Bug #31038 | if the server locks up, mysql appears to write gibberish into the data file | ||
---|---|---|---|
Submitted: | 15 Sep 2007 5:29 | Modified: | 24 Sep 2007 17:44 |
Reporter: | Maurice Volaski | Email Updates: | |
Status: | Closed | Impact on me: | |
Category: | MySQL Server: InnoDB storage engine | Severity: | S2 (Serious) |
Version: | 5.0.48 | OS: | Linux (Gentoo ) |
Assigned to: | Heikki Tuuri | CPU Architecture: | Any |
Tags: | database page corruption locking up corrupt doublewrite |
[15 Sep 2007 5:29]
Maurice Volaski
[15 Sep 2007 5:30]
Maurice Volaski
Here are the details of the crash 070915 1:14:01 InnoDB: Database was not shut down normally! InnoDB: Starting crash recovery. InnoDB: Reading tablespace information from the .ibd files... InnoDB: Restoring possible half-written data pages from the doublewrite InnoDB: buffer... InnoDB: Warning: database page corruption or a failed InnoDB: file read of page 206. InnoDB: Trying to recover it from the doublewrite buffer. InnoDB: Dump of the page: 070915 1:14:02 InnoDB: Page checksum 2267073817, prior-to-4.0.14-form checksum 3028325383 InnoDB: stored checksum 10432729, prior-to-4.0.14-form stored checksum 3028325383 InnoDB: Page lsn 0 514076, low 4 bytes of lsn at page end 514076 InnoDB: Page number (if stored to page already) 206, InnoDB: space id (if created with >= MySQL-4.1.1 and stored already) 0 InnoDB: Page may be an index page where index id is 0 24 InnoDB: Also the page in the doublewrite buffer is corrupt. InnoDB: Cannot continue operation. InnoDB: You can try to recover the database with the my.cnf InnoDB: option: InnoDB: set-variable=innodb_force_recovery=6
[17 Sep 2007 11:27]
Heikki Tuuri
Maurice, what Linux version on which hardware are you using? Do you use NFS or some other exotic file system? Page checksum errors on disk are probably caused by bad hardware or OS bugs. InnoDB is a transactional database. It should survive an OS crash or a power outage. Can you attach the entire .err log, gzipped?

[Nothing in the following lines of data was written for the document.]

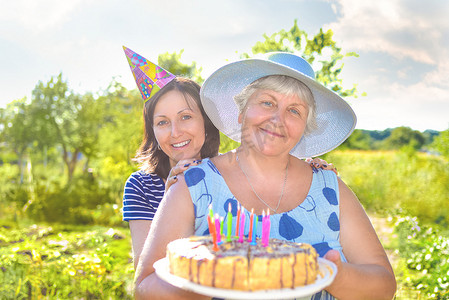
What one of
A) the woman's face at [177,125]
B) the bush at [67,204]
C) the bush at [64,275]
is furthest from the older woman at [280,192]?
the bush at [67,204]

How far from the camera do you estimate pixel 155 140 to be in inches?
135

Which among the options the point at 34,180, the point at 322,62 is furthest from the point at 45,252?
the point at 34,180

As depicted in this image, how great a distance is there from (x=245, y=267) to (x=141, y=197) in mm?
1514

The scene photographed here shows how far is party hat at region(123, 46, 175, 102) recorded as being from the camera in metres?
3.25

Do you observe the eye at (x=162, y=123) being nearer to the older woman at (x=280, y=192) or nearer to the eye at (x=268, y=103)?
the older woman at (x=280, y=192)

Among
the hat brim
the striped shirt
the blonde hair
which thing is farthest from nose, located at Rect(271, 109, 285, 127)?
the striped shirt

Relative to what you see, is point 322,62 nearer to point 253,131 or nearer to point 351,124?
point 351,124

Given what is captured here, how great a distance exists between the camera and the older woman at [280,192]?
2018 millimetres

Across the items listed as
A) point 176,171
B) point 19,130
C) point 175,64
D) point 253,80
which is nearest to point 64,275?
point 175,64

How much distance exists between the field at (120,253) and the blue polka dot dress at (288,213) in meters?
2.79

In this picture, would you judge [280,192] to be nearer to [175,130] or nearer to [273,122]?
[273,122]

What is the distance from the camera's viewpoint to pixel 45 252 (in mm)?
4844

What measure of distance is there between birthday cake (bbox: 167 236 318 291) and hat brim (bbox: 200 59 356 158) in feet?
3.43

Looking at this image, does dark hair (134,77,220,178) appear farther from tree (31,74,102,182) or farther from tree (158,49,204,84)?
tree (31,74,102,182)
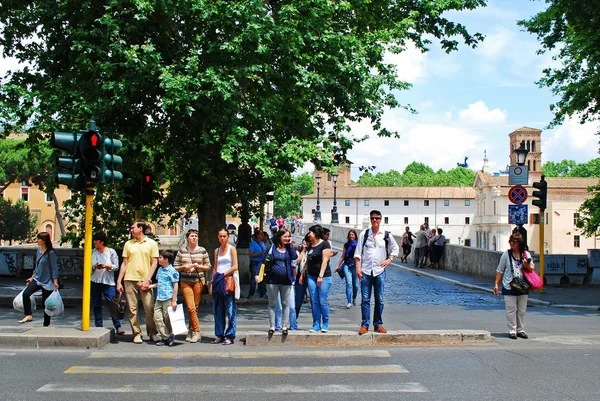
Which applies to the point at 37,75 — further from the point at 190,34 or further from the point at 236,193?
the point at 236,193

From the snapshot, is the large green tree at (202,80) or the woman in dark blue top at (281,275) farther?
the large green tree at (202,80)

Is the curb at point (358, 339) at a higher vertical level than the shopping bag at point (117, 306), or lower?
lower

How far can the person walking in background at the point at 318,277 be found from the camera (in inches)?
440

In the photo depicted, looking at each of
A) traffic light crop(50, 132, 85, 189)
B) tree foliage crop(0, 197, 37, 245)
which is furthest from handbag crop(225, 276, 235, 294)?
tree foliage crop(0, 197, 37, 245)

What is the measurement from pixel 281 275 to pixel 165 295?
1715mm

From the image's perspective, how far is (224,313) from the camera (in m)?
10.8

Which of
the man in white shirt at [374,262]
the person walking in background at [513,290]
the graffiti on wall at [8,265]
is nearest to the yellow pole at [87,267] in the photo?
the man in white shirt at [374,262]

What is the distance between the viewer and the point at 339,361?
9312 mm

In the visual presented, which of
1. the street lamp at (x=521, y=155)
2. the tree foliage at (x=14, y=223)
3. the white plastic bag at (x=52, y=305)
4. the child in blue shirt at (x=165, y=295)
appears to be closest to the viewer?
the child in blue shirt at (x=165, y=295)

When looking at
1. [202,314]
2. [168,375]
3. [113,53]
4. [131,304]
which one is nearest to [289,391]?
[168,375]

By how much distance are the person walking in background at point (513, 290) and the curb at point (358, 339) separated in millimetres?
831

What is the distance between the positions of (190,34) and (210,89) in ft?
5.53

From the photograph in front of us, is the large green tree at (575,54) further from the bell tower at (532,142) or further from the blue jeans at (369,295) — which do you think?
the bell tower at (532,142)

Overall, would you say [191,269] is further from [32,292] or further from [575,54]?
[575,54]
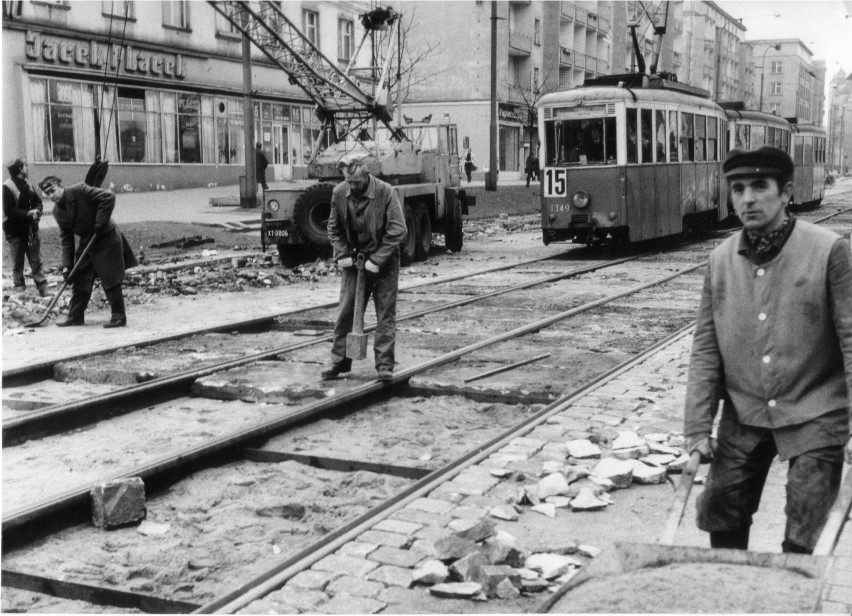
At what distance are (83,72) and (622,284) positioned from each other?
863 inches

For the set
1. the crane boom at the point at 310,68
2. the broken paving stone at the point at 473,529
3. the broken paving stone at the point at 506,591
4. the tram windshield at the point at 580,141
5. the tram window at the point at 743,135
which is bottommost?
the broken paving stone at the point at 506,591

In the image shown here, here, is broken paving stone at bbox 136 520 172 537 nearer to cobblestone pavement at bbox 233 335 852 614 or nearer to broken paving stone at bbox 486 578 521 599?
cobblestone pavement at bbox 233 335 852 614

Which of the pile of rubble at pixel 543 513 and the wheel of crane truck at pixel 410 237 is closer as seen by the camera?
the pile of rubble at pixel 543 513

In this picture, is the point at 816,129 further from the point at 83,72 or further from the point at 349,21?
the point at 83,72

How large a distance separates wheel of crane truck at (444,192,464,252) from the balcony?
37.8 m

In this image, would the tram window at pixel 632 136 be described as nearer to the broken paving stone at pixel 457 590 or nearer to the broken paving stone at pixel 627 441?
the broken paving stone at pixel 627 441

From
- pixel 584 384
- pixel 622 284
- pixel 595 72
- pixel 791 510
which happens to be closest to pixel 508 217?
pixel 622 284

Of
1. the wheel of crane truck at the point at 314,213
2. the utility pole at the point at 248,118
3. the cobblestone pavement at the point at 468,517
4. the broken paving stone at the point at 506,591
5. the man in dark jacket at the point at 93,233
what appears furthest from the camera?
the utility pole at the point at 248,118

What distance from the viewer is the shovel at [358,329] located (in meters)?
8.62

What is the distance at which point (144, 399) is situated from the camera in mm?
8289

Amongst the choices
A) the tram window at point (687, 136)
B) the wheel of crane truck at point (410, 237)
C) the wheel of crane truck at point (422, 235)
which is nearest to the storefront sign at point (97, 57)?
the wheel of crane truck at point (422, 235)

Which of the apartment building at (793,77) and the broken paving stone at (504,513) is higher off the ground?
the apartment building at (793,77)

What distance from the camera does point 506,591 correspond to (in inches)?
173

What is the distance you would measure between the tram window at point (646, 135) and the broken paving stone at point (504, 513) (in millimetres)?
15128
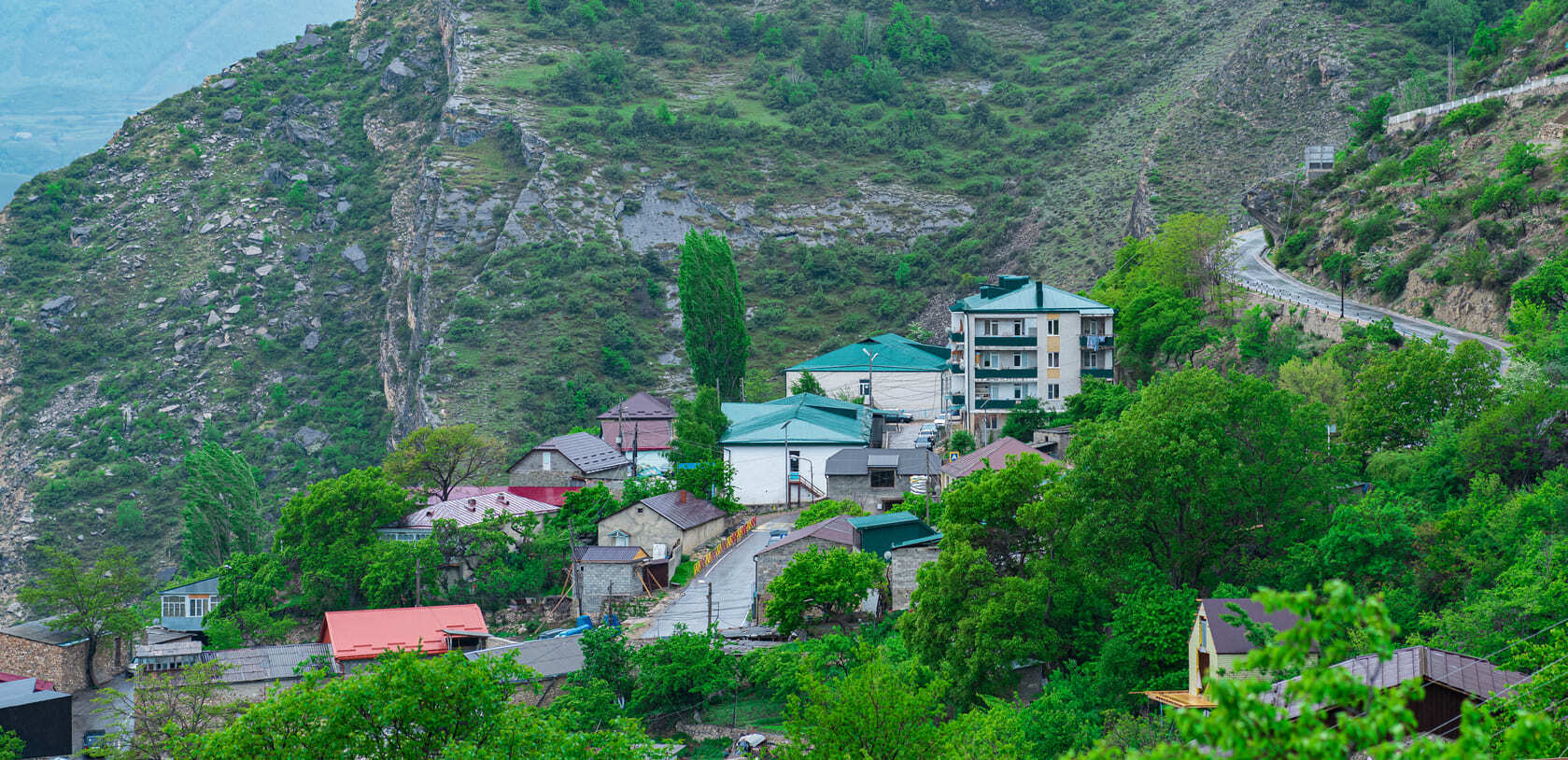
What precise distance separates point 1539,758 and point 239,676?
1454 inches

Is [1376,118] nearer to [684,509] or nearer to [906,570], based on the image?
[684,509]

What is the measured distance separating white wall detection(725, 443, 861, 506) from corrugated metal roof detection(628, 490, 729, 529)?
286 centimetres

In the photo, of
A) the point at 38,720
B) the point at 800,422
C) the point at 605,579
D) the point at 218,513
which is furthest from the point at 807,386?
the point at 38,720

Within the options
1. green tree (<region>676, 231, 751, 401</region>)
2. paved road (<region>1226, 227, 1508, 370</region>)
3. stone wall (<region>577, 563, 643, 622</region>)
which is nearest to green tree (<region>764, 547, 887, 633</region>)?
stone wall (<region>577, 563, 643, 622</region>)

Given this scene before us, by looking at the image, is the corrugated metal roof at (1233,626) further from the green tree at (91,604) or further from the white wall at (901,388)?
the white wall at (901,388)

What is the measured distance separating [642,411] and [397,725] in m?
47.8

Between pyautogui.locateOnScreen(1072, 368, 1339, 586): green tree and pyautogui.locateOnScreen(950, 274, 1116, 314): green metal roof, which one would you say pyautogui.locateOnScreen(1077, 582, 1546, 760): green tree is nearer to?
pyautogui.locateOnScreen(1072, 368, 1339, 586): green tree

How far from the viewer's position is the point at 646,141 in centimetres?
11331

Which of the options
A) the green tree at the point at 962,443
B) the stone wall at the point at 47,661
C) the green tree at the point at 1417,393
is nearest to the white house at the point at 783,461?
the green tree at the point at 962,443

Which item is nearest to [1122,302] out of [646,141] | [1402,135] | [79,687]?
[1402,135]

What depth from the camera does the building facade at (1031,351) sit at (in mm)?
58531

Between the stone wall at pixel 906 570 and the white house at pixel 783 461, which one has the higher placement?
the white house at pixel 783 461

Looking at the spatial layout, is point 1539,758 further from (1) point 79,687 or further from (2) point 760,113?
(2) point 760,113

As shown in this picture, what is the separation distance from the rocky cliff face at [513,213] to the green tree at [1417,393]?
4507cm
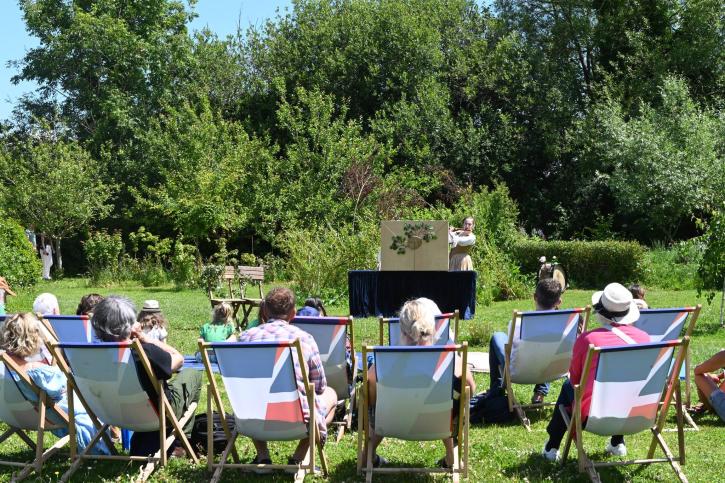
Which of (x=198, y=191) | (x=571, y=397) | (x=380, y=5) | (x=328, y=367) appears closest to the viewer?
(x=571, y=397)

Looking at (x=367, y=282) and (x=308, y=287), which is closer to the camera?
(x=367, y=282)

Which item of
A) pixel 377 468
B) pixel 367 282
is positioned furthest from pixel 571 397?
pixel 367 282

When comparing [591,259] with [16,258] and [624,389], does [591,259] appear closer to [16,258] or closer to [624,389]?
[16,258]

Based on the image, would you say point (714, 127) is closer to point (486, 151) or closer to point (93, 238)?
point (486, 151)

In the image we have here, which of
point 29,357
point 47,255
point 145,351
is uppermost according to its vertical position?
point 145,351

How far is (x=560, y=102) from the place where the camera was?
86.1 feet

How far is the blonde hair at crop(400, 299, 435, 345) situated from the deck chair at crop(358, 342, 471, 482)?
216mm

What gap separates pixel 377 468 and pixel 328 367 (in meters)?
1.42

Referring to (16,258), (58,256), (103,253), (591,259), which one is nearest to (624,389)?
(591,259)

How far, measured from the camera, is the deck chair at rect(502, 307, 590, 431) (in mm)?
5965

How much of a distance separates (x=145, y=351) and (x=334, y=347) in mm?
1581

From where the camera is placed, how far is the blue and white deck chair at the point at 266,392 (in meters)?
4.44

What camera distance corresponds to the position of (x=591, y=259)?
1895 centimetres

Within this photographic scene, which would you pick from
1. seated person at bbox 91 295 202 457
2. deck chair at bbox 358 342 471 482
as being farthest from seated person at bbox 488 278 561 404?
seated person at bbox 91 295 202 457
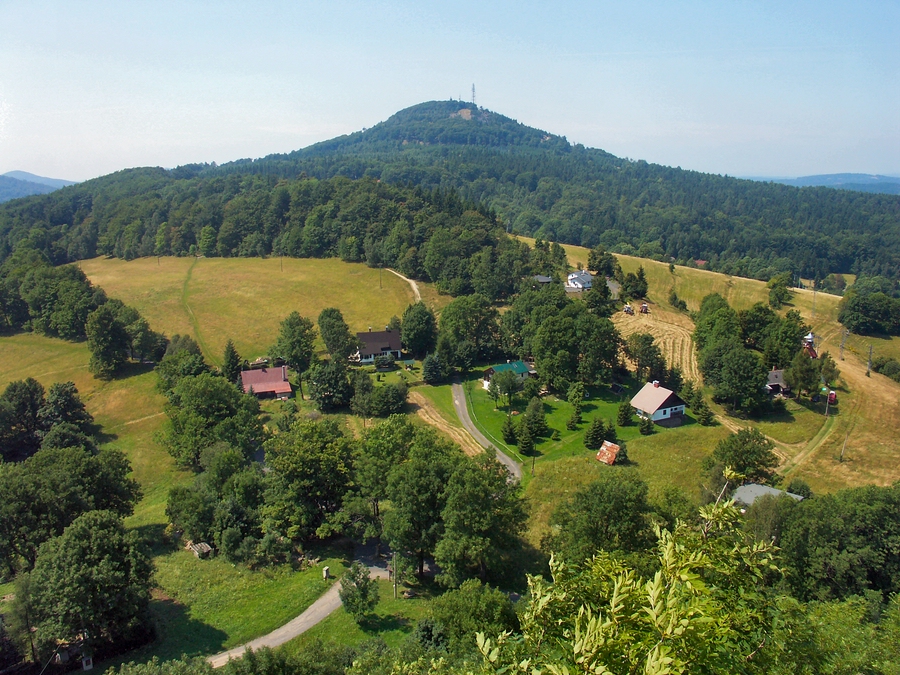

It is often the first error print which is the most interesting one. Regards, Heikki
[17 Sep 2007 12:23]
Heikki Tuuri
Here a large scale test from CERN about Linux file corruption: http://fuji.web.cern.ch/fuji/talk/2007/kelemen-2007-C5-Silent_Corruptions.pdf
[17 Sep 2007 12:42]
MySQL Verification Team
Please answer Heikki's question. Thanks in advance.
[17 Sep 2007 16:12]
Maurice Volaski
It is Gentoo 64-bit, with kernel 2.6.22-r3 and then before the last crash, r6. The filesystem is ext3 and it is running on top of drbd, which is a network RAID-1 kernel module. That was version 8.0.5 during the crashes. I am sending the error log which goes back a few weeks, so you will see several crashes on there. Many times after a dump was taken (3:10 AM timestamps) and perhaps a few other times. The last time was after the server locked up.
[17 Sep 2007 16:14]
Maurice Volaski
mysql error log
Attachment: mysqld.err.gz (application/x-gzip, text), 67.30 KiB.
[17 Sep 2007 16:49]
Heikki Tuuri
Maurice, my first guess is to suspect the RAID-1 driver.
[24 Sep 2007 17:41]
Maurice Volaski
This bug can be closed. The general consensus on the mailing lists is that this was due to faulty hardware and I indeed confirmed it was a bad PCI riser card.
[24 Sep 2007 17:44]
MySQL Verification Team
Thank you for the feedback.